US market indices turbulent

US market indices turbulent
# 17 September 2008 09:15 (UTC +04:00)
Baku. Vugar Mustafayev - APA-Economics. The United States’ central bank, the Federal Reserve, is to lend up to $US85 billion to the troubled insurer AIG, reassuring a volatile Wall Street, which had already rallied on rumours of the bailout.
The bankruptcy of investment bank Lehman Brothers and fears that other big financial institutions might follow have rattled world markets, but US stocks rebounded on Tuesday - after their biggest drop in seven years - on growing optimism that US authorities would rescue AIG, the country’s biggest insurer.

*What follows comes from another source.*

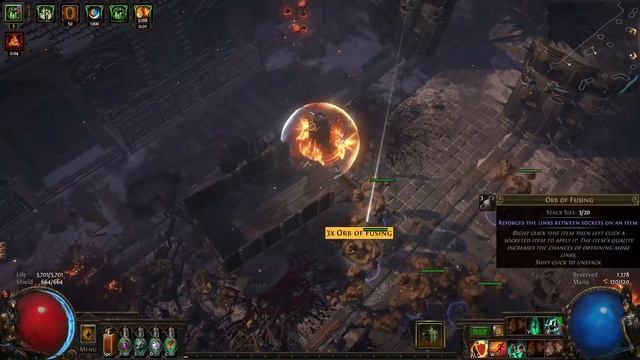 [ 3.17 - Возмездие ] Маг стихий. Озорная пасть. Карты за 30сек, Боссы за 2сек WTF?!!!? Гайд. смотреть онлайн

The Federal Reserve says the rescue package is intended to save the insurer from a disorderly failure that could damage the global economy. Many economists believe the Federal Reserve had no choice but to step in.
The US government will take an 80% stake in the firm.
On Wall Street, the Dow Jones industrial average fell as much as 175 points on Tuesday after the Federal Reserve left interest rates unchanged at 2%, but later gained 141 points to close 1.3% higher.
US stocks dropped as much as 175 points and the value of the dollar rose, while prices for US government bonds held steady after the central bank’s decision.
The benchmark Dow rose 141.51, or 1.30%, to 11,059.02 at the close on Tuesday. However, broader stock indicators advanced. The Standard & Poor’s 500 index rose 20.90, or 1.75%, to 1,213.60, while the Nasdaq composite index rose 27.99, or 1.28%, to 2,207.90.
In London, the FTSE 100 index closed down 3.43 percent to 5,025.6, having been down more than four percent at one stage to breach support at 5,000 points for the first time since 2005.
In Paris, the CAC 40 shed 1.96 percent to 4,087.40 and in Frankfurt, the DAX was off 1.63 percent at 5,965.17, with both markets down more than three percent earlier in the day.
Elsewhere in Europe, losses were widespread, with some of the smaller markets among the worst hit.
In Russia, the main RTS stock market suspended trading after falling by more than 11.47 percent, a spokeswoman said, following a move by the number two Micex bourse to do the same.
The FTSEurofirst 300 index of top European companies also closed 2.6% lower at 1,091.38 points, adding to a 3.6% slide on Monday.
Japan’s benchmark Nikkei 225 index dropped 5% to a three-year low, shares in South Korea and Hong Kong shed almost 6% and Shanghai’s index fell by about 3%. Markets in Taipei and Singapore were also sharply down. Australia was down 1.39%.